Home / Funding Your Startup / Venture Capital Agreements / Preferred Stock Purchase Agreement
SUB CATEGORIES OF Funding Your Startup
A preferred stock purchase agreement is exactly as it sounds; it is an agreement to purchase stock, specifically preferred stock. Of course, that doesn’t necessarily explain very much. To understand what the document itself is and exactly how it operates, we should start with a definition of “preferred stock” shares themselves, which are really just shares that provide owners of those shares with special privileges relative to common stock owners. For example, preferred stock may pay out a higher dividend per share than does common stock or alternatively, pay out a dividend regardless of corporate earnings. Preferred shares may be less susceptible to dilution, and may possess a debt as well as an equity component. Furthermore, preferred shares will sometimes be “convertible,” i.e. come with an option to convert those shares into common stock shares at a particular ratio of common to preferred.
Given this vast potential for customization in the creation of preferred shares, it is important to clearly delineate the terms of the stock transfer in the preferred stock purchase agreement, and dividend payments, convertibility, dilatability, and debt/equity hybridity are just the tip of the iceberg. Both parties to the agreement must make the necessary representations and warranties, including most notably their right to actually buy or sell the shares at issue as per the terms of both party’s Certificate of Incorporation, corporate bylaws, or any other applicable rule or requirement with which a party would ordinarily need to comply. Furthermore, both parties must ensure and protect against non-compliance with other agreements into which either side may have already entered. Thus, there are a lot of issues to consider, a lot of due diligence to be performed, and generally a lot to think about when entering into this sort of agreement.

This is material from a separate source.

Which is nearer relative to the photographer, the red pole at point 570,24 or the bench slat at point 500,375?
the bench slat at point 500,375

That said, the good news is that a startup may not have nearly as many issues to grapple with as larger, more well-established companies. Startups are simpler in terms of their organization, they likely have signed fewer contracts obligate them in various ways, and they may be more nimble as a result. Nevertheless, consideration of these issues is paramount when entering into a preferred stock purchase agreement, and the goal of spotting as many potential issues as possible should be paramount in the minds of those parties to the agreement.